> Supplied records
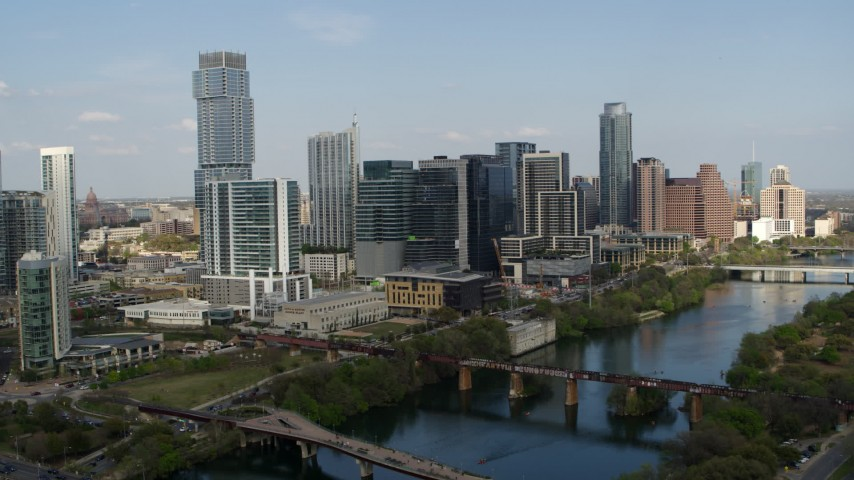 5.7K aerial video flying by skyscrapers and bridges spanning Lady Bird Lake, Downtown Austin, Texas Aerial Stock Footage | DX0002_104_001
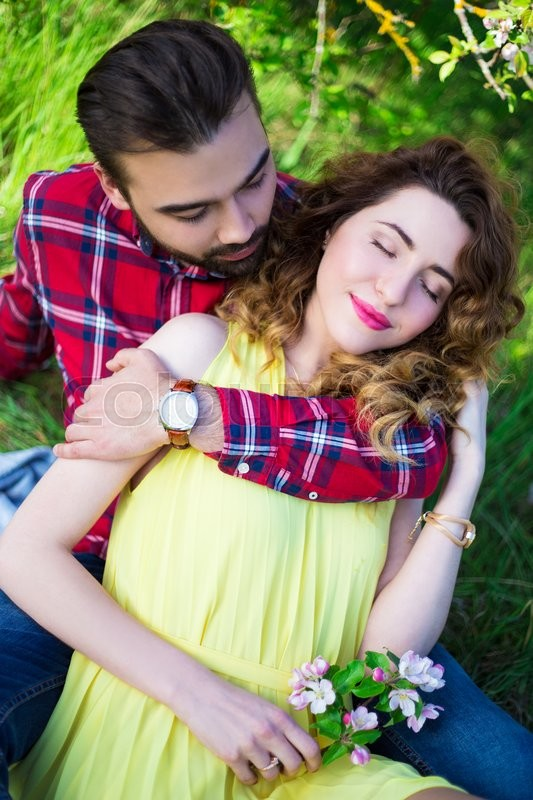 Stock image of 'young man embracing his girlfriend in summer garden'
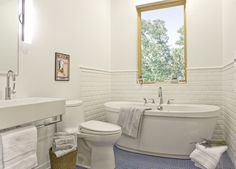 The open window is unusual for a bathroom. It gives you enough view outside while savoring your bath in the tub.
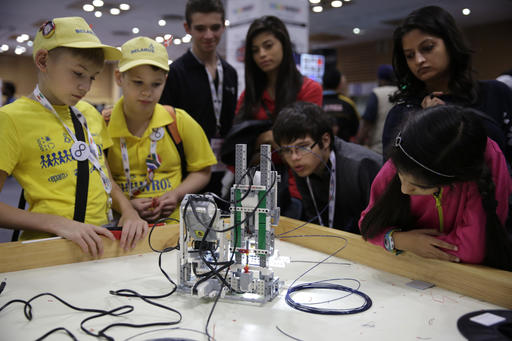 In this Sunday, Nov. 27, 2016 photo, participants and spectators look at a 3D printer made of LEGO parts during the World Robot Olympiad in New Delhi, India. The weekend games brought more than 450 teams of students from 50 countries to the Indian capital. (AP Photo/Tsering Topgyal)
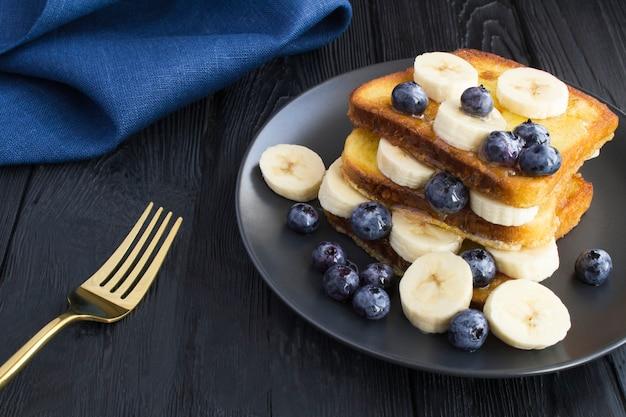 ブルーベリー、バナナ、暗い背景の木の黒い皿に蜂蜜とフレンチトースト。閉じる。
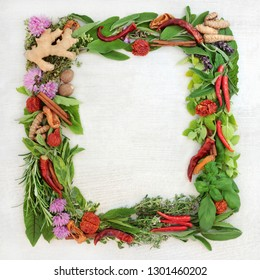 Herb leaf and spice wreath with a selection of fresh herbs with flowers on rustic wood background with copy space.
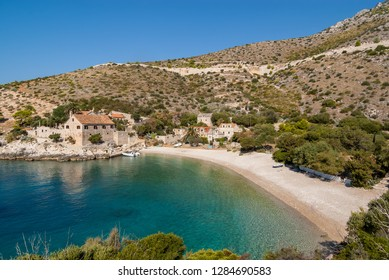 Dubovica beach in the Adriatic Sea on the island of Hvar. The pebble beach is sheltered in an emerald green lagoon set against a small cluster of historic stone houses nestled among rolling hills.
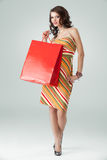 Woman colourful outfit holding red shopping bag. Portrait of a young woman holding in one hand a red shopping bag and the other one on her hip. she is laughing Stock Image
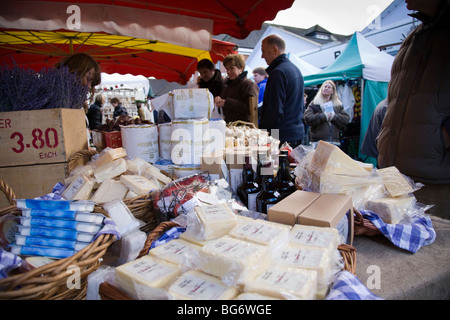 A selection of cheese and other foods on sale from a market stall. - Stock Photo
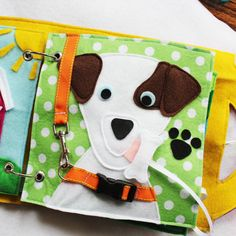 Give the Dog a Bone - a multi-activity single page to add to your custom book. Dog can be customized to look like your pet! Buckle the dogs collar, clip the dogs leash, and give the dog a bone. The bone has velcro to stick to the doggies tongue. This is also a sensory page- the dogs ears are furry and the nose is rubbery. You can choose the dog breed, or if you can send a picture of the furry friend you would like to replicate!  Quiet Books are a great way to keep your little ones occupied…
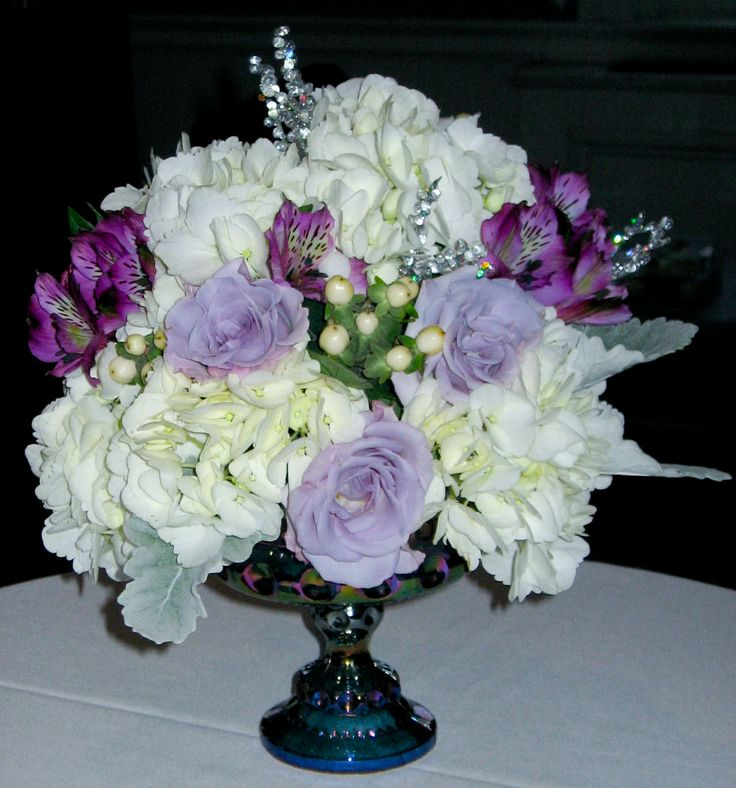White hydrangea centerpiece with purple alstromeria lavender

> What you will do
Look back at the data above, then output exactly the lines from the line holding "Dubovica beach in" up to and including the line holding "Give the Dog a Bone - a". Leave out the pictures.

> Result of this exercise
 Dubovica beach in the Adriatic Sea on the island of Hvar. The pebble beach is sheltered in an emerald green lagoon set against a small cluster of historic stone houses nestled among rolling hills.
 Woman colourful outfit holding red shopping bag. Portrait of a young woman holding in one hand a red shopping bag and the other one on her hip. she is laughing Stock Image
 A selection of cheese and other foods on sale from a market stall. - Stock Photo
 Give the Dog a Bone - a multi-activity single page to add to your custom book. Dog can be customized to look like your pet! Buckle the dogs collar, clip the dogs leash, and give the dog a bone. The bone has velcro to stick to the doggies tongue. This is also a sensory page- the dogs ears are furry and the nose is rubbery. You can choose the dog breed, or if you can send a picture of the furry friend you would like to replicate!  Quiet Books are a great way to keep your little ones occupied…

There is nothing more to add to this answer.